Mexico City is big too much! I couldn't living in it.I 'm customed to live in a city 350.000 inhabitants.Why does it grow that city like this? Mexico City has more people than Chile whole!


----------



## BrickellResidence (Feb 4, 2008)

in the past, in just ten years mexico city boomed from 7 million to 14 million!!!!!
and i believe when we escape mexico city will have a massive economic growth and turn into a world alpha city in the future and slum replacement is taking place right now in mexico city and it could turn into developed status soon.


----------



## eklips (Mar 29, 2005)

One thing I'd like to know and that I have never seen here on SSC is what Mexico city looks like on the ground from an ordinary street. (taking into account that the city must be very diverse). Not beautifull buildings and monuments, the few big and known avenues. 

I mean what you'd see if you take a taxi from one side of the town to the other.


----------



## D.D. (Nov 26, 2007)

^^the biggest slum is located in mexico city... but who cares!!, this is a must see city no matter what.


----------



## eklips (Mar 29, 2005)

Of course, I didn't say that nor judge the place since I've never been there. And I am not elitist, the fact that it has a huge slum doesn't mean it's a "bad city" for me (even if having slums is problematic as it's inhabitants live in dire conditions). But I'd like to know what it looks like, not just looking at views that make your jaws break or buildings with nice architecture.


----------



## BrickellResidence (Feb 4, 2008)

but slums in mexico city is not worse than the asian slums because mexico city slums are concrete but asian slums are made of carton!!!


----------



## elbart089 (Nov 18, 2007)

DFM..Dani said:


> ^^the biggest slum is located in mexico city... but who cares!!, this is a must see city no matter what.

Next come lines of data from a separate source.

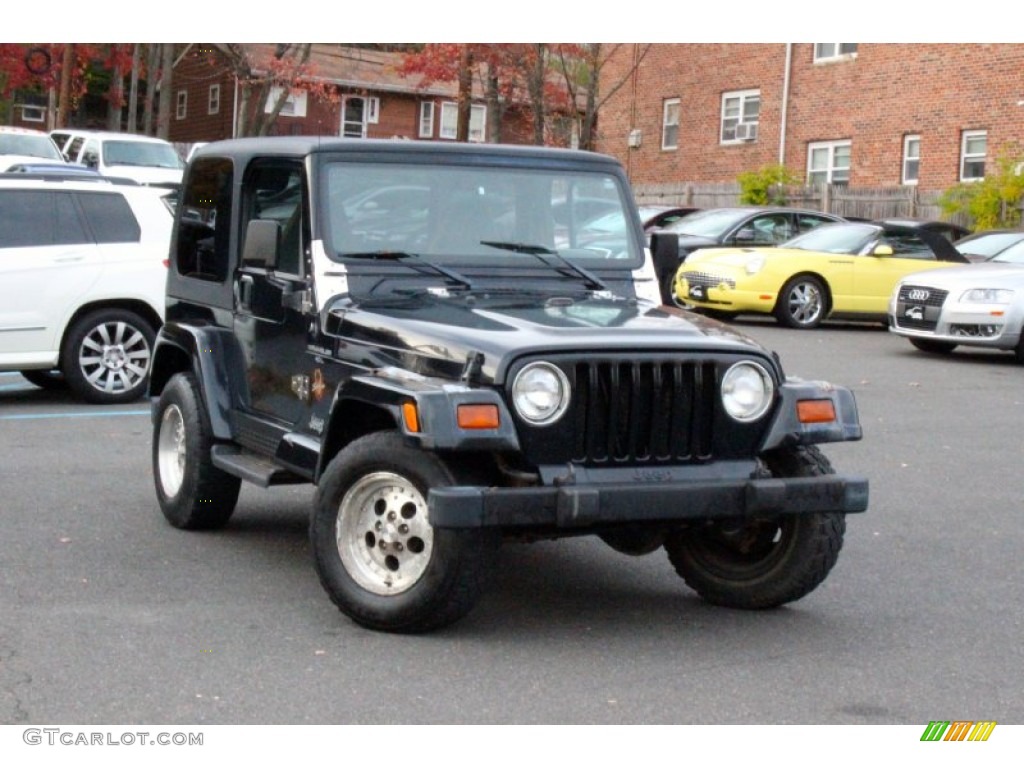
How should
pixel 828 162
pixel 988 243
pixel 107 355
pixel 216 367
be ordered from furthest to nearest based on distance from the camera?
pixel 828 162 < pixel 988 243 < pixel 107 355 < pixel 216 367

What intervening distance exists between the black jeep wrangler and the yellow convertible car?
1327 cm

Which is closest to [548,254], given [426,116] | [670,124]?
[670,124]

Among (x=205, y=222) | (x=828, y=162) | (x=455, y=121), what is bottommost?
(x=205, y=222)

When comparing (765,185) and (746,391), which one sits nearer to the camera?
(746,391)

I don't think there are really "slums" in Mexico City, there are just ugly neighbourhoods, but still they all have pavimented streets and it's not like there 4 houses on top of each other.

BTW, nothing against beautiful brazil, but werent whe biggest slums of Latin America located in Rio and Sao Paolo?


----------



## BrickellResidence (Feb 4, 2008)

actually rio's slums has about 12 million people!!!


----------



## monkeyronin (May 18, 2006)

brickellresidence said:


> actually rio's slums has about 12 million people!!!


Rio has 13.5 million people total. So you're saying that 89% of its inhabitants live in slums. Right. :|


----------



## BrickellResidence (Feb 4, 2008)

no thats wat my geography book said that 12 million people live without power and water in rio ????? is that true im not sure maybe 4 or 6 milloin


----------



## 6-6-6 (Jan 14, 2008)

brickellresidence said:


> no thats wat my geography book said that 12 million people live without power and water in rio ????? is that true im not sure *maybe 4 or 6 milloin*


thats more likely.


----------



## BrickellResidence (Feb 4, 2008)

dat video is more likt tokyo or any other wealthy cities


----------



## Phriggin' Ogre (Aug 3, 2003)

good vid


----------